Please change the login messaging right away – before the end of Feb. – to make it clear that this is an optional security feature.
1 Like
Hi everyone, to cut down on misinformation, some posts have been removed. New Device Login Protection has not been rolled out yet, however the ability to opt out has (which is not recommended due to the decreased security/susceptibility to cyberattacks, more on this here: New Device Login Protection (February / March 2025) | Bitwarden)
Instead of rebating if they are wrong, you remove their posts, while still ignoring legitimate concerns. There is no reasonable UX for users who opted out, they are still, very intrusively asked to enable 2FA when they already assertively indicated the opposite.
I also suspect that this is intentional. Because they know better than us.
Also, has anyone clarified what will happen to users who have not logged in during the last month? Will they effectively be locked out of their account if they are unable to perform the imposed 2FA? I suspect this can be the outcome, given how intrusively they are trying to force 2FA on everyone.
2 Likes
This may be why the release of the feature appears to be delayed until March-ish now.
And regardless:
- Only those users who cannot access their email account would experience any trouble.
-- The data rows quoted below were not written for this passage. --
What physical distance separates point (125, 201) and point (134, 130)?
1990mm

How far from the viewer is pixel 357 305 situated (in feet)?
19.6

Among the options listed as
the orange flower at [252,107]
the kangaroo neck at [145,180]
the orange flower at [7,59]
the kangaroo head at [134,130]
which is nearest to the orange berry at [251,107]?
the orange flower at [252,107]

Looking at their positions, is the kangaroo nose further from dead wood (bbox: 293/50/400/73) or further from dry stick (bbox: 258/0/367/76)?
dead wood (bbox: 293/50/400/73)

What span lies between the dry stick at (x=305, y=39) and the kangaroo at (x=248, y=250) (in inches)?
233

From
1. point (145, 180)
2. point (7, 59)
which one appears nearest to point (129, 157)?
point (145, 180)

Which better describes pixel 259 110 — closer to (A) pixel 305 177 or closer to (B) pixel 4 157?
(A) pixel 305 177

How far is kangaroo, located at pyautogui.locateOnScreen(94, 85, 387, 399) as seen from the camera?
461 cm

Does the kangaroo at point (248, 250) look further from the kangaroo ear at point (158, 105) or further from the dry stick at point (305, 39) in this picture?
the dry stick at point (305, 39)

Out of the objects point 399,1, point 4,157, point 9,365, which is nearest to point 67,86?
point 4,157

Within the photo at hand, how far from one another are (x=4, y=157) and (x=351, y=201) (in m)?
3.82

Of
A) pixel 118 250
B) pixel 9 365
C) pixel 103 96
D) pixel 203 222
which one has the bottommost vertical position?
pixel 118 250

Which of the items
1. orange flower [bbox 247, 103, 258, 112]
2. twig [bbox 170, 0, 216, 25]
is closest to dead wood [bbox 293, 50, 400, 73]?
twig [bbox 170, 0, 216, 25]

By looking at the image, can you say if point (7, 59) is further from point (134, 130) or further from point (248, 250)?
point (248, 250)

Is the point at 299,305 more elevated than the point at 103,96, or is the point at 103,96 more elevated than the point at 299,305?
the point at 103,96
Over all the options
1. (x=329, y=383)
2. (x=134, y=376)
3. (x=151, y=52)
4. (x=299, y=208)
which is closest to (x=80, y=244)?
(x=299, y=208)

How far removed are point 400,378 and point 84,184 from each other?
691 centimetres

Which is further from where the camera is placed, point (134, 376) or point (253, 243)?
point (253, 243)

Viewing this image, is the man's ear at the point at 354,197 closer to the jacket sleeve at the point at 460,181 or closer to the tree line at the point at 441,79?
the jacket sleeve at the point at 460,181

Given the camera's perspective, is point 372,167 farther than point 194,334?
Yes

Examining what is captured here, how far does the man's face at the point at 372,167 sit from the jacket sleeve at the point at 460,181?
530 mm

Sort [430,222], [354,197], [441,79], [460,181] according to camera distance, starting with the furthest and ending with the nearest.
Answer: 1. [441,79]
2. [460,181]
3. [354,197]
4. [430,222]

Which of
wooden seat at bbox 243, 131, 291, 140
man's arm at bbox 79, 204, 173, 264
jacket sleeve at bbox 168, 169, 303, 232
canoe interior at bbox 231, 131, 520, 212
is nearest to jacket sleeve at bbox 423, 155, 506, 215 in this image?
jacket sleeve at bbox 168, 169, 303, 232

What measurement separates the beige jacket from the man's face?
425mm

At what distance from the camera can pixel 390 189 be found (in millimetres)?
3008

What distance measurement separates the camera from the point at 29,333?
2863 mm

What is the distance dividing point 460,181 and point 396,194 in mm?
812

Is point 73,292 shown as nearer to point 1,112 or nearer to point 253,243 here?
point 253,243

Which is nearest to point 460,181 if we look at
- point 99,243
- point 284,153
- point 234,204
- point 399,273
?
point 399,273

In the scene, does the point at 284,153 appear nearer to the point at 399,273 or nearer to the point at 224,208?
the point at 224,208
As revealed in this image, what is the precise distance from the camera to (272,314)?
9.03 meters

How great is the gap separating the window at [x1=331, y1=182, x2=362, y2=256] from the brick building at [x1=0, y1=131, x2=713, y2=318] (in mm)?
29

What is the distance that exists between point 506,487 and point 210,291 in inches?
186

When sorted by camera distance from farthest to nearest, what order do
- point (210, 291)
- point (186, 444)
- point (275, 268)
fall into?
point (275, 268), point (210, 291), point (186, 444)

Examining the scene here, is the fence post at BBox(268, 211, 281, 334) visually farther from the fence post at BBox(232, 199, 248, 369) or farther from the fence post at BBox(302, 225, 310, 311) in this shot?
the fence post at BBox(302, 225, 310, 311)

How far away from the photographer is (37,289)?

- For those users who may be locked out, contacting Customer Support should resolve the issue.
The warnings may be intrusive, but they are there precisely to minimize inconveniences due to account lock-out when the feature is rolled out.
Hi everyone, we’ve heard the feedback on the messaging, and are making improvements to the prompt to avoid the appearance of a lock out (there is no lock out, you can currently click through to access your account).
Thanks for your patience, and stay tuned!
1 Like
Any update on the New Device Verification feature release date (which is when the notifications are supposed to stop altogether)?